Sandro Spinsanti è laureato in Teologia morale e Psicologia, con formazione psicoterapeutica. Ha insegnato Etica medica nella facoltà di Medicina all’Università Cattolica del Sacro Cuore e Bioetica all’Università di Firenze. È stato componente del Comitato Nazionale per la Bioetica e presidente di numerosi comitati etici per la ricerca. Ha fondato l’Istituto Giano per le Medical Humanities e il management in sanità (Roma). Ha diretto la rivista di Medical Humanities Janus (ed. Zadig). Autore di numerose pubblicazioni, ricordiamo tra gli ultimi: La cura con parole oneste, Il Pensiero Scientifico, Roma 2019; Sulla terra in punta di piedi. La dimensione spirituale della cura, Il Pensiero Scientifico, Roma 2021, Una diversa fiducia. Per un nuovo rapporto nelle relazioni di cura, Il Pensiero Scientifico, Roma 2022.
L’emergenza della pandemia sembra aver spostato il centro di gravità della cura dall’high touch all’high tech. Eppure la cura è intrinsecamente costituita da farmaci e parole. E affinché possano curare, le parole devono essere oneste.

[DATI DA ANALIZZARE]
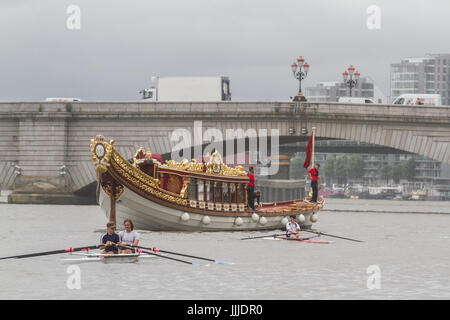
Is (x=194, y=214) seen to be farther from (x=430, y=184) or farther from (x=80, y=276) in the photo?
(x=430, y=184)

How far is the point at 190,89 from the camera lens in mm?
70750

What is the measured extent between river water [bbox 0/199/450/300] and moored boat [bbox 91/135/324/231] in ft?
2.10

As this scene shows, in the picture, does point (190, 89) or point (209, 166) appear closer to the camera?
point (209, 166)

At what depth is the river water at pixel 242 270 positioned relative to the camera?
2709cm

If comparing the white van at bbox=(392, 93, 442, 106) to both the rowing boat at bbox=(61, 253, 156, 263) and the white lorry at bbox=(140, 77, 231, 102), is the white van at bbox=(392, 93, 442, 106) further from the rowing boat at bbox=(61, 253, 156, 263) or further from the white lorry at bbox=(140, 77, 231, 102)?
the rowing boat at bbox=(61, 253, 156, 263)

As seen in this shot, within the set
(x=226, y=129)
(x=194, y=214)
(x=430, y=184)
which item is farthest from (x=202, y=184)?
(x=430, y=184)

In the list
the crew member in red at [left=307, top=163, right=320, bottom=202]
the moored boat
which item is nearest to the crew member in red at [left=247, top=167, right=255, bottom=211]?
the moored boat

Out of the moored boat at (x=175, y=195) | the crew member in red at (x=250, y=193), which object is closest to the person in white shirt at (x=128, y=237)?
the moored boat at (x=175, y=195)

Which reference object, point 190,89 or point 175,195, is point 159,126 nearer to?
point 190,89

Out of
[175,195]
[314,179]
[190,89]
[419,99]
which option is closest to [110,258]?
[175,195]

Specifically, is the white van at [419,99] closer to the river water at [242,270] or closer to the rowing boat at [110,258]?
Result: the river water at [242,270]

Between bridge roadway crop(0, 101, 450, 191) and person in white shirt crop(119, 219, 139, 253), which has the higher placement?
bridge roadway crop(0, 101, 450, 191)

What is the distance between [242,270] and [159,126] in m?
37.5

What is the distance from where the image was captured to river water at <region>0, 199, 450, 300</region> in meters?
27.1
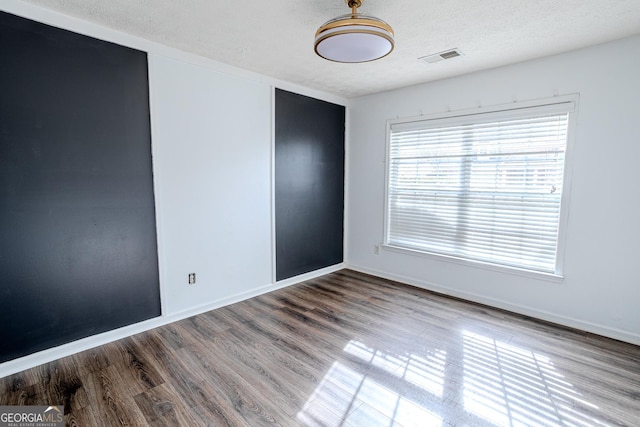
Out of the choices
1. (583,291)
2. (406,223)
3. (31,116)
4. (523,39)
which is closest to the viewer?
(31,116)

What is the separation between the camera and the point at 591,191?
277 cm

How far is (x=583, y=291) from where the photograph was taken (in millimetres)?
2859

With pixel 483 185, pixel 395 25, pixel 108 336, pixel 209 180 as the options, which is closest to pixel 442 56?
pixel 395 25

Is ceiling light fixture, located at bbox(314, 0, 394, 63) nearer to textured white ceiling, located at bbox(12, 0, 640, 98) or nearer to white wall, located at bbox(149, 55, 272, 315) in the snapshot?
textured white ceiling, located at bbox(12, 0, 640, 98)

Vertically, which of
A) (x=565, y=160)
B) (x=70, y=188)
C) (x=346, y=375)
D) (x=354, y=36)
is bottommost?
(x=346, y=375)

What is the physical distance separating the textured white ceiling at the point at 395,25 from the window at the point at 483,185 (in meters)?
0.66

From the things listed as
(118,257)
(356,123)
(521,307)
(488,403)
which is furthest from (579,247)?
(118,257)

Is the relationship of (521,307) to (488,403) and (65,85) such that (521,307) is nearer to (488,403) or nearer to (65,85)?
(488,403)

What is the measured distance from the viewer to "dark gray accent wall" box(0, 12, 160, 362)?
2125 mm

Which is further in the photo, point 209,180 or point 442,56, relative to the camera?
point 209,180

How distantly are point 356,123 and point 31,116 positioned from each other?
11.7ft

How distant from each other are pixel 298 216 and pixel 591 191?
306cm

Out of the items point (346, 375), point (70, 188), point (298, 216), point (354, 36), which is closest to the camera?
point (354, 36)

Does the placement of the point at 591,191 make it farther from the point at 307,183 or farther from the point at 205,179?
the point at 205,179
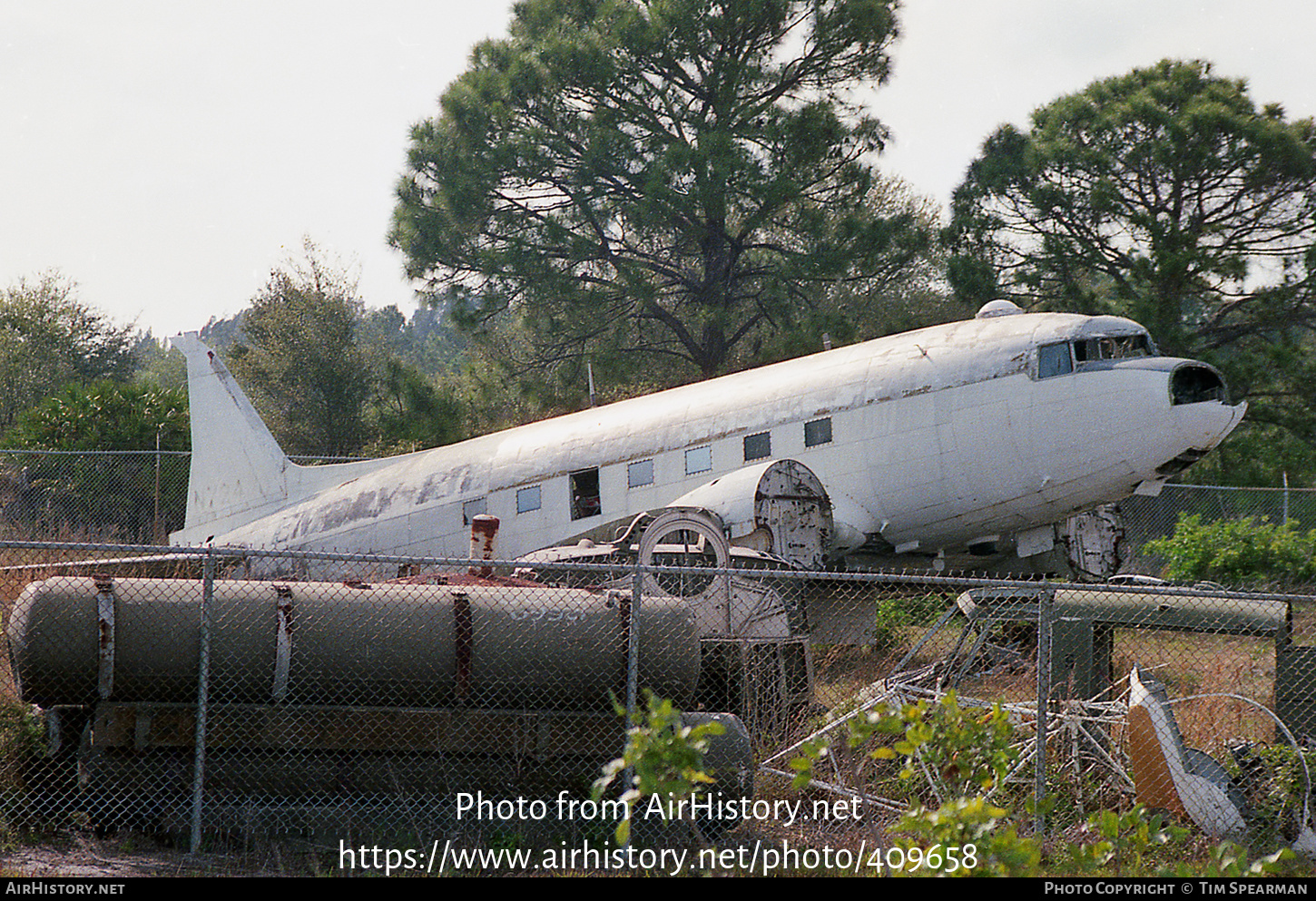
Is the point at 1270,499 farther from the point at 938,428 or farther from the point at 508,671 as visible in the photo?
the point at 508,671

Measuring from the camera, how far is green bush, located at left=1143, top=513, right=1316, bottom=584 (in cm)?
1900

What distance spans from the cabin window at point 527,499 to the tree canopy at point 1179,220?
1723 centimetres

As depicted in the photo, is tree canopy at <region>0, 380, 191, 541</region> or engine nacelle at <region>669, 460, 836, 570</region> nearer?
engine nacelle at <region>669, 460, 836, 570</region>

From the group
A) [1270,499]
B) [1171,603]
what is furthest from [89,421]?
[1270,499]

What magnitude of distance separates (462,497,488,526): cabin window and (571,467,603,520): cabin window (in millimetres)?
1448

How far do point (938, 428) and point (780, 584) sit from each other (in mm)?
3857

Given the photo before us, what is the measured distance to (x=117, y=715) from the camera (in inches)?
312

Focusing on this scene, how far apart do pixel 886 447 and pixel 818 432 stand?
0.96m

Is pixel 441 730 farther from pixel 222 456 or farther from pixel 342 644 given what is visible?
pixel 222 456

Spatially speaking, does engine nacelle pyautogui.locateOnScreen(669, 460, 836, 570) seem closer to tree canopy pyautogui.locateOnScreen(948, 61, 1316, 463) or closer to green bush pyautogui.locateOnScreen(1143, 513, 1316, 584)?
green bush pyautogui.locateOnScreen(1143, 513, 1316, 584)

[ESERCIZI]
1) Trascrivi fedelmente il passo del testo su Sandro Spinsanti che comincia con le parole "Sandro Spinsanti è" e si chiude dopo le parole "Scientifico, Roma 2022.".
2) Secondo il testo su Sandro Spinsanti, quale istituto ha fondato?

[SOLUZIONI]
1)
Sandro Spinsanti è laureato in Teologia morale e Psicologia, con formazione psicoterapeutica. Ha insegnato Etica medica nella facoltà di Medicina all’Università Cattolica del Sacro Cuore e Bioetica all’Università di Firenze. È stato componente del Comitato Nazionale per la Bioetica e presidente di numerosi comitati etici per la ricerca. Ha fondato l’Istituto Giano per le Medical Humanities e il management in sanità (Roma). Ha diretto la rivista di Medical Humanities Janus (ed. Zadig). Autore di numerose pubblicazioni, ricordiamo tra gli ultimi: La cura con parole oneste, Il Pensiero Scientifico, Roma 2019; Sulla terra in punta di piedi. La dimensione spirituale della cura, Il Pensiero Scientifico, Roma 2021, Una diversa fiducia. Per un nuovo rapporto nelle relazioni di cura, Il Pensiero Scientifico, Roma 2022.

2) L’Istituto Giano per le Medical Humanities e il management in sanità, a Roma.